We'll need to invent some way to allow multiple passes at a single search scope,
which we don't have right now.

To clarify jfriend's point, if the search string contains only US-ASCII, we only
try US-ASCII, and not any i18n charset stuff.

I'd also like to clarify whether the IMAP server must send a NO response
if it doesn't know the charset, or whether it can just search and not find any

Comment 5

20 years ago
Setting TFV to 4.5.

Comment 6

20 years ago
Mass moving bugs from product version 5.0 to 4.5 since that's where the bugs are
now (no change to TFV).

Comment 7

20 years ago
Setting qa assigned to field.

Comment 8

19 years ago
Not a PR1 stopper.

Comment 9

19 years ago
Bulk change: Bug assigned to mail/news engineer but no component specified.
Changed to mail/news component.

Comment 10

19 years ago
<sorry for the bug notification intrusion.  Product version on this bug shows
1.0 (due to a bugsplat bug).  Correcting all mail/news bugs numbered < 90000 to
product version 4.0.   Bulk changing this.>

Comment 11

19 years ago
FYI. is now running MS4.0 Beta which supports various
charset option for IMAP SEARCH.  If you don't have test environment
now, ask for an account.

However, I would recommend to have WSU's IMAP4 server as reference
as well.
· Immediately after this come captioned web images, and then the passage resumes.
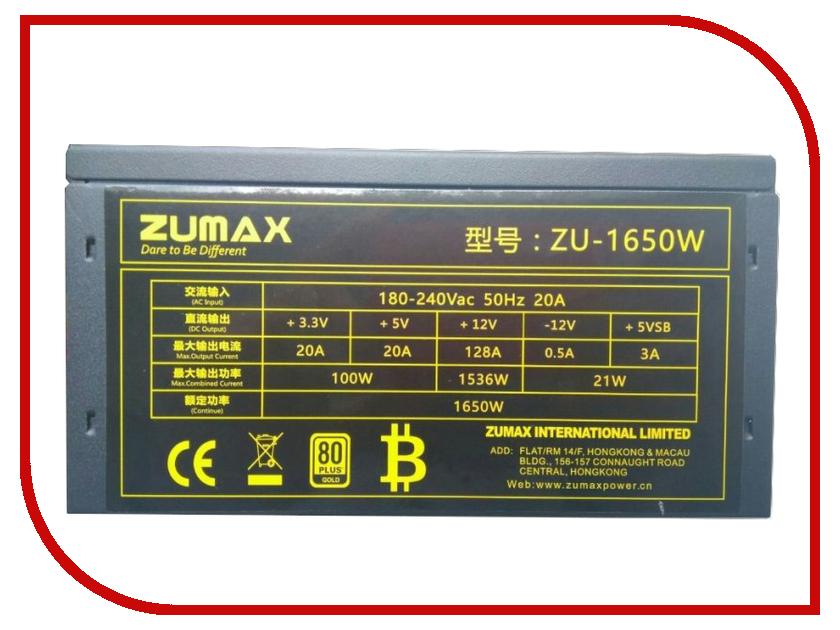 Блок питания Zumax ZU-1650W зарубежная поэзия в переводах в а жуковского комплект из 2 книг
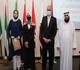 إعلان الفائزين بمسابقات شهر رمضان المبارك في عمان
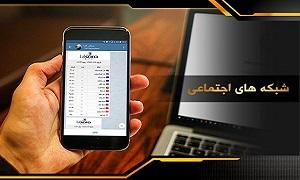 نرخ-ارز-تلگرام-صرافی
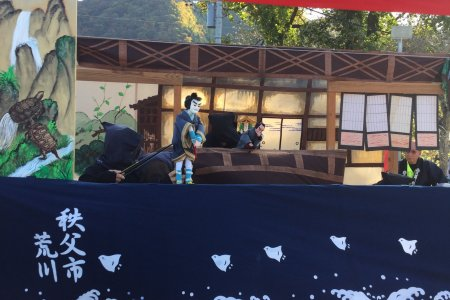 Traditional Puppet Theater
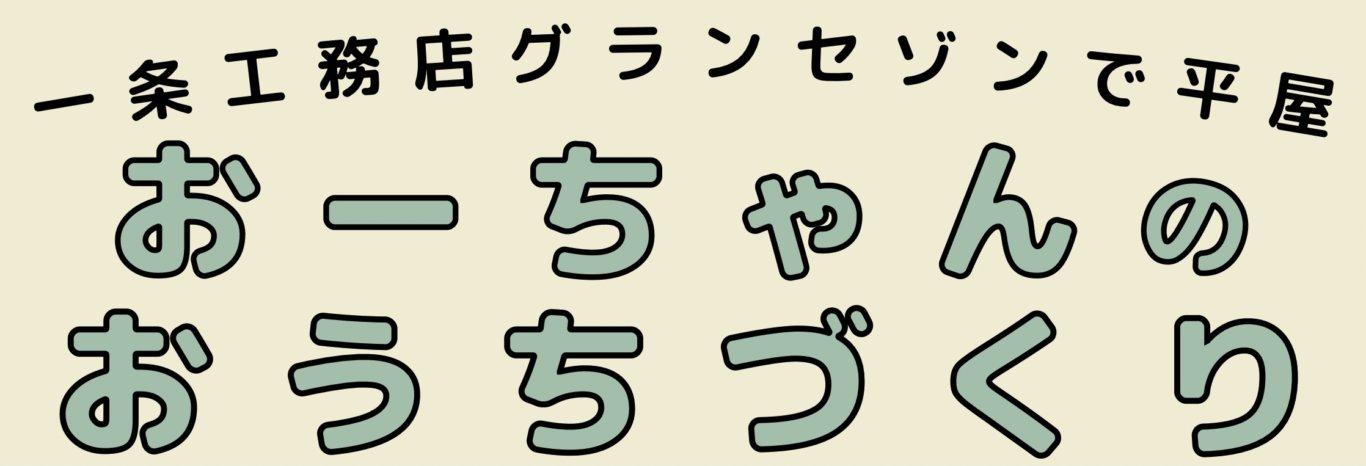 おーちゃんのおうちブログ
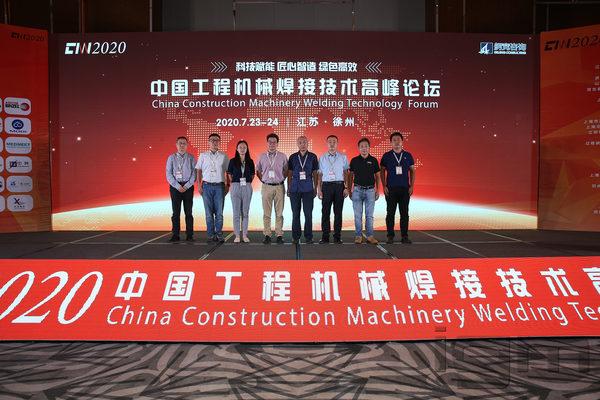 igm at the China Construction Machinery Summit Forum (CN)_001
It also have good SEARCH implementation.

Comment 12

19 years ago
Phil, wasn't this the I18N bug we were talking about with Naoki and Bob? Where
you going to end up doing this one?

changing QA field to gbush

Comment 13

19 years ago
Bouncing over to Phil.

Comment 14

19 years ago
M15, I hope. I won't get to this for 4.5b2

Comment 15

19 years ago
Later. Too many more serious bugs for 4.5.

Comment 16

19 years ago
How can this remain "latered"?  Negotiation of search
charsets with our own MS4.0 is something most major mail clients
can perform now, e.g. Outlook, WinBiff, etc. We should be
competitive and support the search charset negotiation. Without
this, our IMAP search for Japanese and other non-ASCII languages
would not work. How can we promote our clients to enterprise
customers without this feature working?

MS4.0 is nearing completion. This bug should be a perfect candiadte
for 4.51.

Re-opening for consideration in 4.51.

Comment 17

19 years ago
In case we need to review how this functionality should work,
I consulted taka and came up with the following summary of the

** Proposed steps for negotiating down the IMAP search charset. **

0. Check the 'capability' of the IMAP server for UTF-8.
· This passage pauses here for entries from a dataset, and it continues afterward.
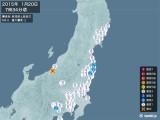 2015年01月20日07時34分頃発生した地震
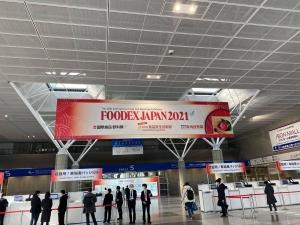 Foodex1_202103301117511cf.jpg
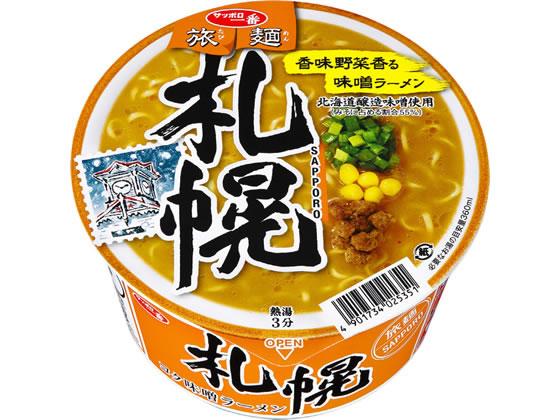 サンヨー食品/サッポロ一番 旅麺 札幌 味噌ラーメン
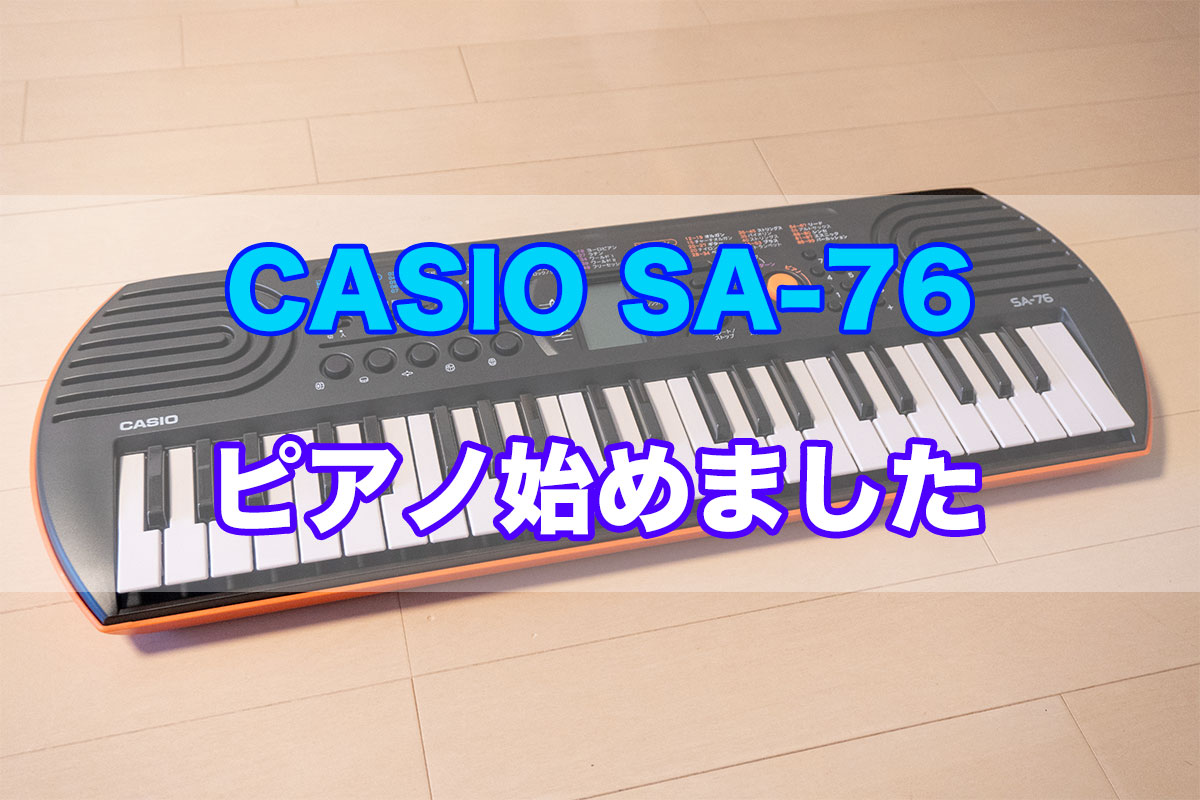 CASIO SA-76購入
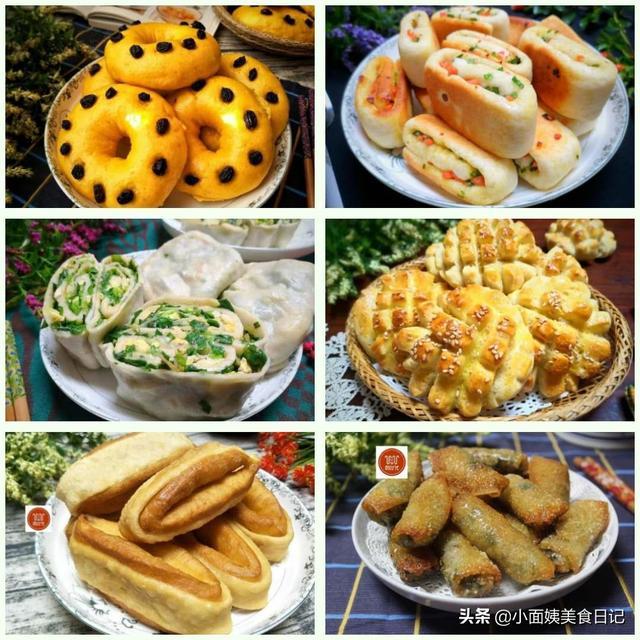 饼的做法大全家常,6种家常面食做法,简单方便,比买的还好吃,发朋友圈被点赞无数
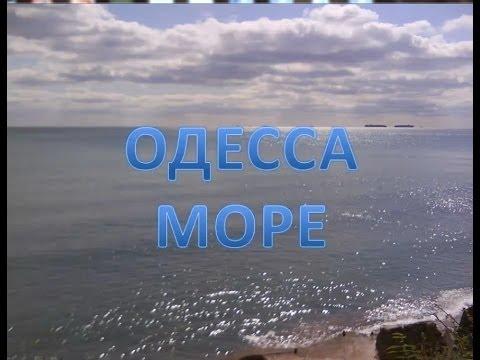 Одесса: фото Черного моря в черте города Одесса
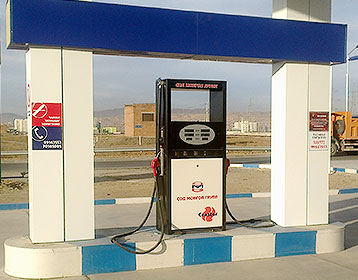 Used Fuel Dispenser For Sale, Wholesale & Suppliers Censtar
   IMAP4 capability command should return something like the
   following in response to "a capability" command:

     a capability
     a OK Completed

If the return string contains "X-NETSCAPE", we can be assured of UTF-8
seacrh capability with this server.

(Note: If you see X-NETSCAPE in the response of CAPABILITY command, there's
       100% guarantee that the server will recognize UTF-8 charset.  Do NOT
       rely on the banner message because it's configurable, user may change
       it to something else. You can always try UTF-8 as charset whethr or not
       it's IMAP4 server (it will fail if the server doesn't know UTF-8). )

1. Determine if the search string contains any 8-bit characters.

   ---> If not (=only 7-bit data), send the search string in ASCII.

2. If 1) is yes, then assume that the search charset is in the System
   Charset (or the global default -- e.g. in 4.5 we use global default
   for LDAP servers so that more than one charsets can be used for search.)
   Convert it to UTF-8 and send to the server. If the server accepts it,
   then it should return matches if there are any matches.

3. If the request in 2 is rejected by the server, then, send the string in
   the standard mail charset matching the System (or the global default)
   charset. (For example, iso-2022-jp for the Japanese Win/Mac system
   charset, Shift_JIS.)

4. If the request in 3 is rejected, then send the raw search
   string (as is) without any charset specification.
   And this completes the client's responsibility.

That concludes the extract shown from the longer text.